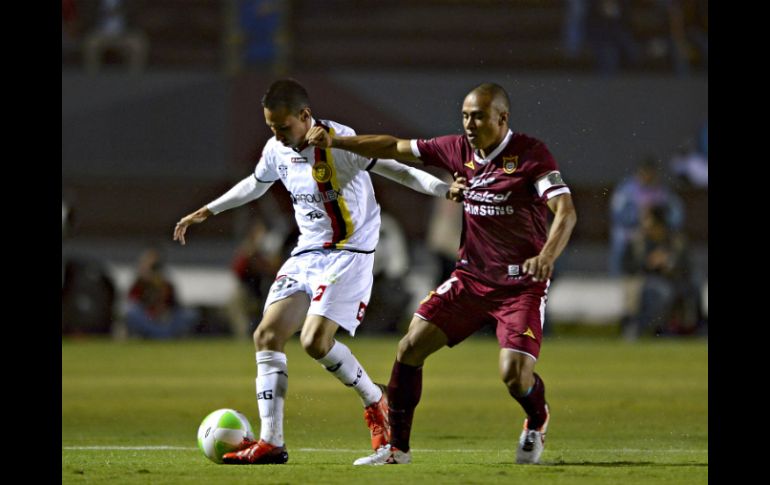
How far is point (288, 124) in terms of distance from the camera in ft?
29.5

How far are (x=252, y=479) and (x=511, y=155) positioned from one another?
2.47 metres

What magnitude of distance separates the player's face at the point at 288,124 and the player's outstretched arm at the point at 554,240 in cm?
163

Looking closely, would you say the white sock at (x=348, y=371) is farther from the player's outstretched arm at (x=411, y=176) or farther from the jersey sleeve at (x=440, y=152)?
the jersey sleeve at (x=440, y=152)

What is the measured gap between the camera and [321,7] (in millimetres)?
26156

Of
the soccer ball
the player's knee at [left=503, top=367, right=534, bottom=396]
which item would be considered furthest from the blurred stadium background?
the player's knee at [left=503, top=367, right=534, bottom=396]

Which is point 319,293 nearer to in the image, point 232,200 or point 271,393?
point 271,393

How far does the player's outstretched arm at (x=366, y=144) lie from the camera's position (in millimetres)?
8766

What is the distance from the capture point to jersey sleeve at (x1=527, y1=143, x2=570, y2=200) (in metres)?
8.55

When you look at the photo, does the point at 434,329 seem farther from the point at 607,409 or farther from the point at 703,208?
Answer: the point at 703,208

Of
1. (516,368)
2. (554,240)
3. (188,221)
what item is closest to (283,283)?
(188,221)

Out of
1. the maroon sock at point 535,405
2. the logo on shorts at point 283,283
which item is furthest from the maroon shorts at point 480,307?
the logo on shorts at point 283,283

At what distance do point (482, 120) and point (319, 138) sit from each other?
977 mm

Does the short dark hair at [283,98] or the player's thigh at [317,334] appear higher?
the short dark hair at [283,98]

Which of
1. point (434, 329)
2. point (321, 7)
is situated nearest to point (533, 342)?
point (434, 329)
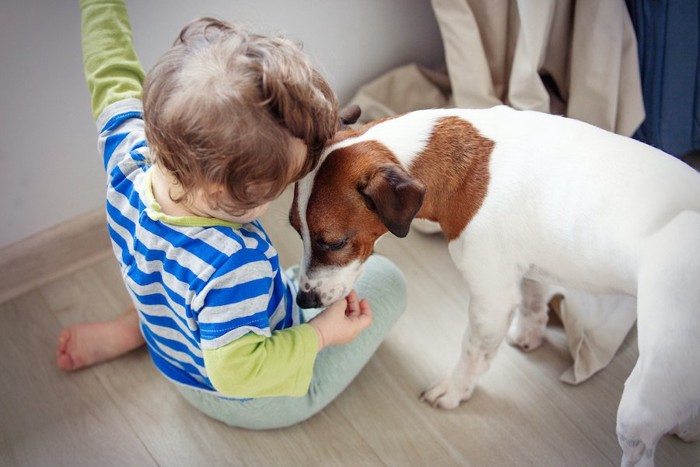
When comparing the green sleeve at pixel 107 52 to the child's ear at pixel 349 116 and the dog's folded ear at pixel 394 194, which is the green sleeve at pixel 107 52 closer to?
the child's ear at pixel 349 116

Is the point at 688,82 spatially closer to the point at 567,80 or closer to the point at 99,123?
the point at 567,80

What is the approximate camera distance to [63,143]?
67.9 inches

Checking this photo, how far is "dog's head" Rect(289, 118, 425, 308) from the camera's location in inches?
46.6

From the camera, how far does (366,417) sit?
1571 millimetres

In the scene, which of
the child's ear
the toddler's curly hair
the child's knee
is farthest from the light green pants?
the toddler's curly hair

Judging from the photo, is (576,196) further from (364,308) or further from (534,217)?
(364,308)

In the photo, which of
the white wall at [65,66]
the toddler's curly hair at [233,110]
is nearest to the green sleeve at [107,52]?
the white wall at [65,66]

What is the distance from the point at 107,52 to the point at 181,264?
474mm

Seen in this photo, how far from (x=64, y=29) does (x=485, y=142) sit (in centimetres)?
94

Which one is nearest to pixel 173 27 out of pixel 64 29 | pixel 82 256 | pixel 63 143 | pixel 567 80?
pixel 64 29

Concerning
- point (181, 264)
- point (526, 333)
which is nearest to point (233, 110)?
point (181, 264)

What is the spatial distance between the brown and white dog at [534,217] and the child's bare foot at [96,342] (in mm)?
496

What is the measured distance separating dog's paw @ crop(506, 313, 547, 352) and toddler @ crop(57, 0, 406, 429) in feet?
0.97

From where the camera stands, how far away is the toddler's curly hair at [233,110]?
978 millimetres
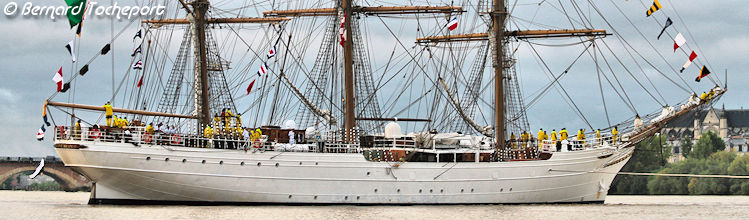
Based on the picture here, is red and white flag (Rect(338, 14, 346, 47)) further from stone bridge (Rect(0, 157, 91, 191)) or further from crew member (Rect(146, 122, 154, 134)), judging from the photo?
stone bridge (Rect(0, 157, 91, 191))

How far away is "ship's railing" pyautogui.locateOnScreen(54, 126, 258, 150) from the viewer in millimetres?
40969

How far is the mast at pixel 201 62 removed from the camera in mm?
49125

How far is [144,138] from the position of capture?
4172 cm

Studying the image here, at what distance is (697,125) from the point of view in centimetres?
17688

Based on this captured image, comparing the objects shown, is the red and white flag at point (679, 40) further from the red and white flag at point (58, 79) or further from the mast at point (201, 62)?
the red and white flag at point (58, 79)

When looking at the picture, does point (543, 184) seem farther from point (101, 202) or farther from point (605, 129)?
point (101, 202)

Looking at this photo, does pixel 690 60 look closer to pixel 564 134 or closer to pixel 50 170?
pixel 564 134

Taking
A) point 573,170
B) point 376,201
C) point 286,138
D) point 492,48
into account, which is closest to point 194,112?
point 286,138

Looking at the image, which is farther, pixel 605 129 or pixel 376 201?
pixel 605 129

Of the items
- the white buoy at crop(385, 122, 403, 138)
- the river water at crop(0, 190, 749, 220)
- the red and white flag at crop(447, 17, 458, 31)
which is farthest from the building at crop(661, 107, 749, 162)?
the river water at crop(0, 190, 749, 220)

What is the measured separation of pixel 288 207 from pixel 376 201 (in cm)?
486

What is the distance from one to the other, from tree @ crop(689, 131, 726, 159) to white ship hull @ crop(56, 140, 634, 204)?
258 ft

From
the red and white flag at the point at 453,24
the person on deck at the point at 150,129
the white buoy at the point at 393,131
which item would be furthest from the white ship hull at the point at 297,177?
the red and white flag at the point at 453,24

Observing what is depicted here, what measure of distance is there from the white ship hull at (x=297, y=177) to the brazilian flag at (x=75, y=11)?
5.13 m
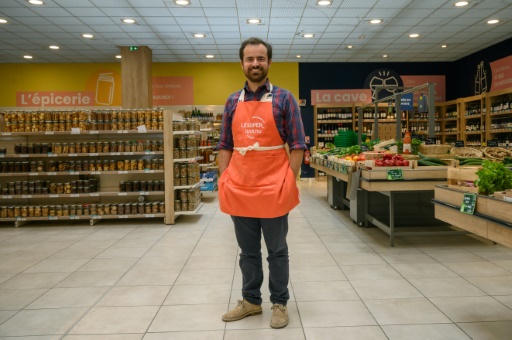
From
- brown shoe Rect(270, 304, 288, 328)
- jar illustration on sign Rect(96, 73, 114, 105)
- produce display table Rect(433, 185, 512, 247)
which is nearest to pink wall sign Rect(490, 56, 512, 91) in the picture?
produce display table Rect(433, 185, 512, 247)

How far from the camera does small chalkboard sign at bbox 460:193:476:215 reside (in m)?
2.54

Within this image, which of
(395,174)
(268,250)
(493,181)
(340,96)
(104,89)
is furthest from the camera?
(340,96)

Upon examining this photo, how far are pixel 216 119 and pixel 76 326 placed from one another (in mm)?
10087

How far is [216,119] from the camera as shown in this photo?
41.3 feet

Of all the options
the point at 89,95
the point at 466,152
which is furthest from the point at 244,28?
the point at 466,152

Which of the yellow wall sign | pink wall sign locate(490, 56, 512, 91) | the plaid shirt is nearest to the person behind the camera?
the plaid shirt

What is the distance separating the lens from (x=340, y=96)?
44.4 feet

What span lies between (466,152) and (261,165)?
3278 mm

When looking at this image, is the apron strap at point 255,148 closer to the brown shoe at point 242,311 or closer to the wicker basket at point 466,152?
the brown shoe at point 242,311

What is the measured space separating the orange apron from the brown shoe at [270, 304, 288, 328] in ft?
2.10

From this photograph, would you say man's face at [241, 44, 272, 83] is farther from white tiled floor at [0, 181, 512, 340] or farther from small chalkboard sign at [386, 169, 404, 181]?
small chalkboard sign at [386, 169, 404, 181]

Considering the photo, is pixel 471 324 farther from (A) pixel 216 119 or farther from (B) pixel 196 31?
(A) pixel 216 119

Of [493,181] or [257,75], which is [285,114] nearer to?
[257,75]

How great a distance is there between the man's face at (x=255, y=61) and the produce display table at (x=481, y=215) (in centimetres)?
148
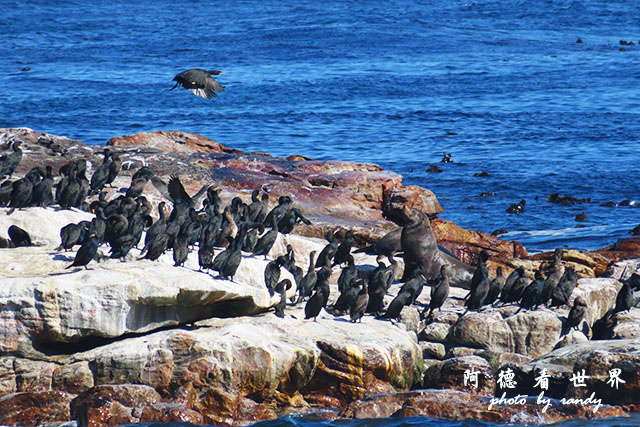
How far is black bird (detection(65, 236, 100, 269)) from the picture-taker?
1356cm

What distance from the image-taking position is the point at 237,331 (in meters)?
13.5

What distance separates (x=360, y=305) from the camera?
15078 mm

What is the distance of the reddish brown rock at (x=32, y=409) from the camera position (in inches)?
488

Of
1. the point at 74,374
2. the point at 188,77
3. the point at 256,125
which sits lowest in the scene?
the point at 256,125

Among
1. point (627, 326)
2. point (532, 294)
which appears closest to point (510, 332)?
point (532, 294)

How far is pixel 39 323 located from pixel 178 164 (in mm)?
11090

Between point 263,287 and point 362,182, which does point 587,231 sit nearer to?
point 362,182

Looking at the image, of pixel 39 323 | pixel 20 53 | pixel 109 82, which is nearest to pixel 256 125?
pixel 109 82

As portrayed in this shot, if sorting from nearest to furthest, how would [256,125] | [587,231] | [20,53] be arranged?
[587,231], [256,125], [20,53]

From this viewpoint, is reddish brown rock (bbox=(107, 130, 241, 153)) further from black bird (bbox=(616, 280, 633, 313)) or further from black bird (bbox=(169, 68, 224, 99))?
black bird (bbox=(616, 280, 633, 313))

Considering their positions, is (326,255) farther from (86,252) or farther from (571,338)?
(86,252)

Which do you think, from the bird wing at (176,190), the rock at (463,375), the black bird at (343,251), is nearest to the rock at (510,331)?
the rock at (463,375)

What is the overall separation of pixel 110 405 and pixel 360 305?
436 cm

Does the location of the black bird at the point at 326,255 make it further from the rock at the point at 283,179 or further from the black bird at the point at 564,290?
the black bird at the point at 564,290
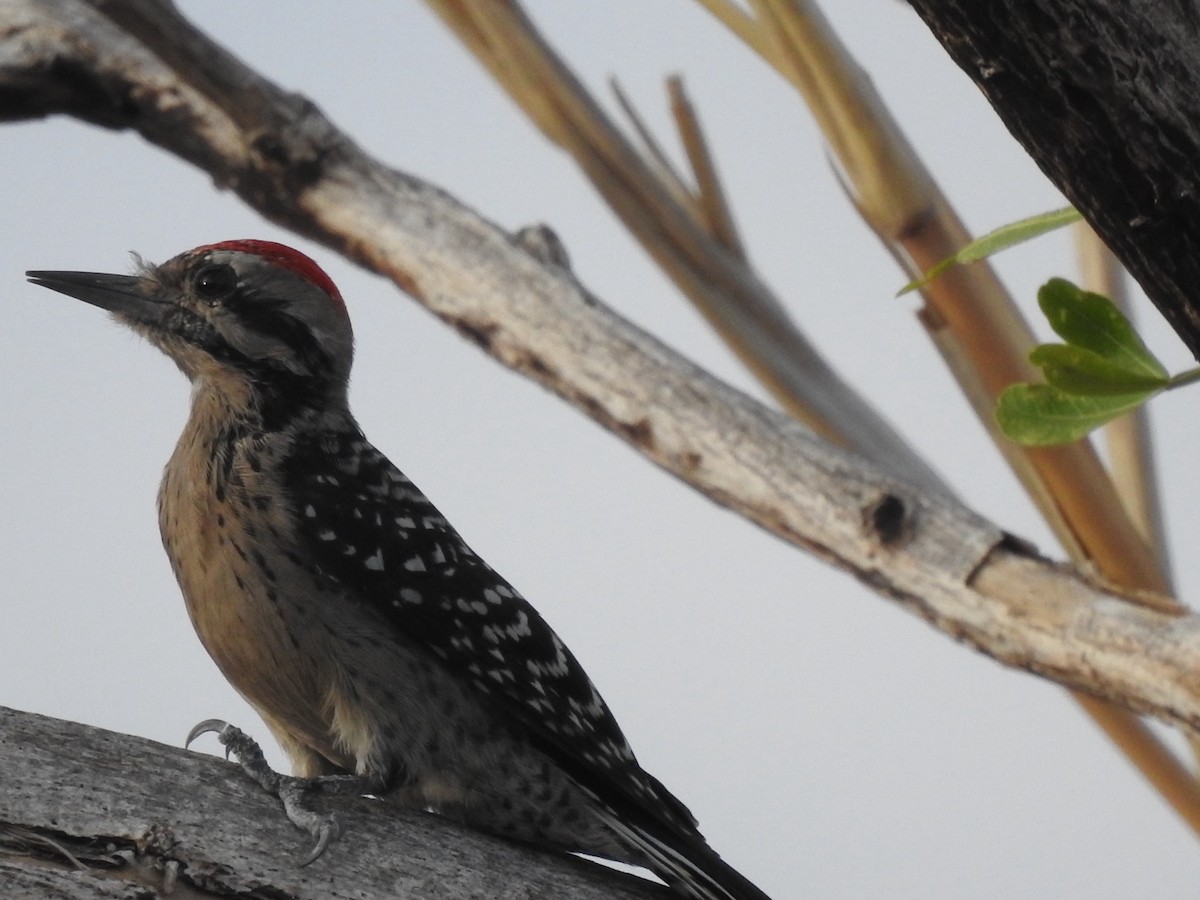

--------

- **WHAT YOU NEED TO DO**: Copy the items word for word, starting at the line containing "Does the location" and continuing through the end of the items. Leave out any pictures.

- **REPLY TO THE TASK**:
Does the location of the black bird at the point at 326,255 make it further from the rock at the point at 283,179 or further from the black bird at the point at 564,290?
the black bird at the point at 564,290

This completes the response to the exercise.